**Aim**
Can you convert every line of the records below into a JSON list of strings, with one string per line, blank lines dropped and the pictures left out?

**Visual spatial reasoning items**
----------------

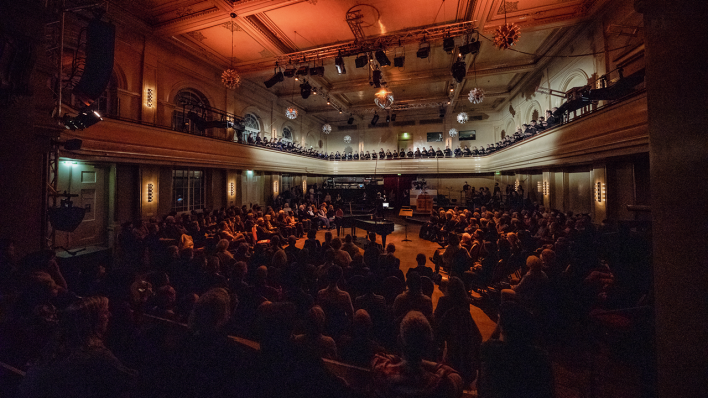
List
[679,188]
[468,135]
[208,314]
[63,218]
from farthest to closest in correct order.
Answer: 1. [468,135]
2. [63,218]
3. [208,314]
4. [679,188]

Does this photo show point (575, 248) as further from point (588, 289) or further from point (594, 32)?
point (594, 32)

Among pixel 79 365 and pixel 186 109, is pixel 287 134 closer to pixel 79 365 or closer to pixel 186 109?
pixel 186 109

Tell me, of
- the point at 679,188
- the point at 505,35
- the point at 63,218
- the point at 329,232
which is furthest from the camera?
the point at 505,35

----------------

**Written answer**
[
  "List",
  "[679,188]",
  "[468,135]",
  "[208,314]",
  "[63,218]",
  "from farthest to closest in correct order.",
  "Answer: 1. [468,135]",
  "2. [63,218]",
  "3. [208,314]",
  "4. [679,188]",
  "Does this photo show point (575, 248) as further from point (588, 289) or further from point (594, 32)?",
  "point (594, 32)",
  "Among pixel 79 365 and pixel 186 109, is pixel 287 134 closer to pixel 79 365 or closer to pixel 186 109?",
  "pixel 186 109",
  "Tell me, of",
  "- the point at 679,188",
  "- the point at 505,35",
  "- the point at 63,218",
  "- the point at 329,232",
  "which is furthest from the camera?",
  "the point at 505,35"
]